Homeschoolers and the Renowned Van Cliburn

How do music history, homeschoolers, and the Van Cliburn Series come together? On an airplane, of course.

Airplanes present a peculiar work environment. On the one hand, everyone is miserable, stuffed into a tiny place with dozens of similarly compressed folks. Add in the crying babies and food reminiscent of cafeteria food from the fourth grade (but I think my school’s food was tastier than that). Plus, the lure of mediocre movies played through headphones that look like buttons on a denim jacket.

On the other hand, things prioritize themselves interestingly on airplanes. Yesterday, flying back from Switzerland, I got quite a bit done. I made myself avoid a dumb movie to work on a talk I’m giving tonight, Thursday, for the Gala opening concert of the 50th Anniversary season of the Van Cliburn competition. I’ll save my gushing about my childhood idol for a different post and merely say that the Cliburn Piano Competition, started by the great American pianist Van Cliburn in 1962, is a high point in American and International musical life.
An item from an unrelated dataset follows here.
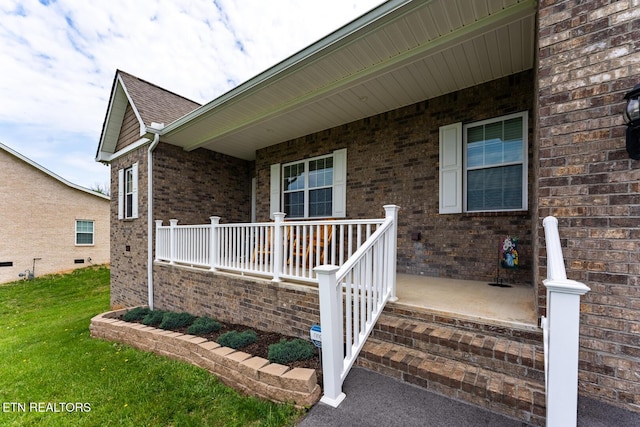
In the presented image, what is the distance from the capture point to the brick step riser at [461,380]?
5.96 feet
But my excitement about this concert extends beyond the jubilee celebration, and even beyond my glee at the program: a four-piano (harpsichord) concerto by J. S. Bach, a two-piano concerto by Felix Mendelssohn, and a two-piano concerto by François Poulenc, all played by four Cliburn Competition Gold Medalists.

My excitement has to do with the fact that a large group of homeschoolers will be at this concert. Yes, the Cliburn is reaching out to homeschoolers (as are many arts organizations) and asked me to help them connect.
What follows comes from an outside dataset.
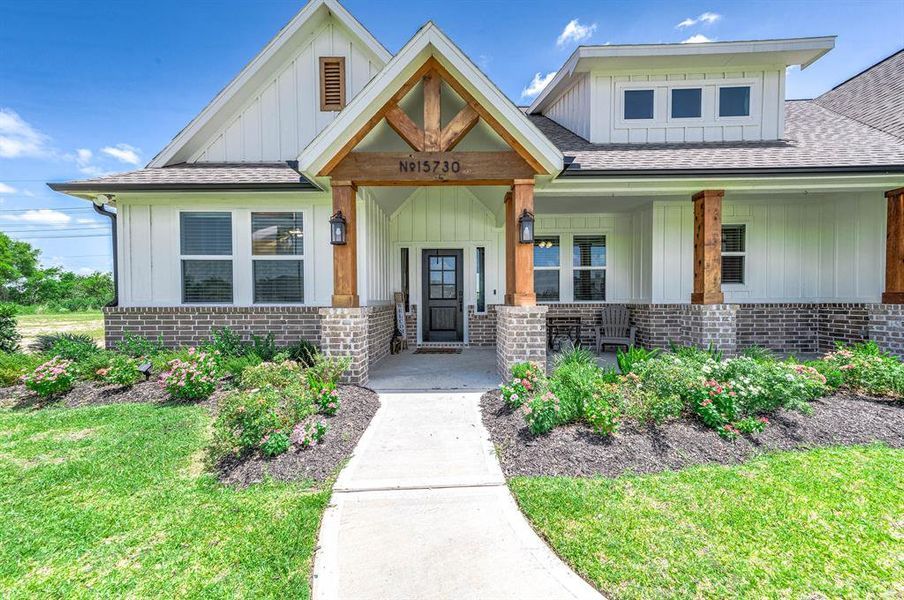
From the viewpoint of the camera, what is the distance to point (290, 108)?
26.4ft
Some students will make it early enough for Cliburn Conversations, the pre-concert talk I give an hour before the program starts in a lush, wood-paneled room in Bass Hall. The audience for “Cliburn Conversations” is a loyal, fun-loving, knowledgeable group of folks, some of whom I’ve known for 25+ years. But the presence of those homeschoolers tomorrow night will add a special sparkle to the occasion.
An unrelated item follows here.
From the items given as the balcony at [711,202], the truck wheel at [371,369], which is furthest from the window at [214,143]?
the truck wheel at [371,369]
So, I’m thinking hard about this talk. This type of concert will be new for many of the kids. The families will use the opportunity as a special dress-up occasion, and there will be a general mood of excitement in the air. That’s terrific! But I also want to make sure the students take away some concrete knowledge of the pieces and an understanding of the dynamics of a piano concerto: how the soloist, conductor, and orchestra interact. Or, in this case, how the multiple soloists interact—indeed romp—through these high-energy pieces.

I’ll give you a report on how it all went.